I'm trying to decode what I think is some quoted-printable encoded text that appears in an MBox email archive. I will give one example of some text I am having trouble with.
In the MBox, the following text appears:
"Demarcation by Theresa Castel=E3o-Lawless"
Properly decoded, I think this should appear as:
"Demarcation by Theresa Castelão-Lawless"
I'm basing my statement of what it should properly look like both off of
1) a web archive of the email in which the text is properly rendered as "Demarcation by Theresa Castelão-Lawless"
and 2) this page, which shows "=E3" as corresponding to a "ã" for quoted-printable https://www.ic.unicamp.br/~stolfi/EXPORT/www/ISO-8859-1-Encoding.html
I've tried the code below but it gives the wrong output.
string = "Demarcation by Theresa Castel=E3o-Lawless"
decoded_string = Mail::Encodings::QuotedPrintable.decode(string)
puts decoded_string + "\n"
The result from the code above is "Demarcation by Theresa Castel?o-Lawless" but as stated above, I want "Demarcation by Theresa Castelão-Lawless"
Try to avoid weird Rails stuff when you have plain old good ruby to accomplish a task.

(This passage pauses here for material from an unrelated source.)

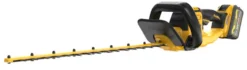 Häcksax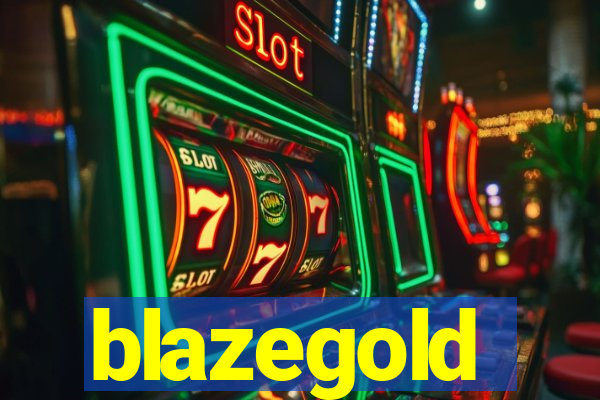 blazegold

String#unpack
is your friend.
"Demarcation by Theresa Castel=E3o-Lawless".
unpack("M").first. # unpack as quoted printable
force_encoding(Encoding::ISO_8859_1).
encode(Encoding::UTF_8)
#⇒ "Demarcation by Theresa Castelão-Lawless"
or, as suggested in comments by @Stefan, one can pass the source encoding as the 2nd argument:
"Demarcation by Theresa Castel=E3o-Lawless".
unpack("M").first. # unpack as quoted printable
encode('utf-8', 'iso-8859-1')
Note: force_encoding
is needed to tell the engine this is single-byte ISO with european accents before encoding into target UTF-8
.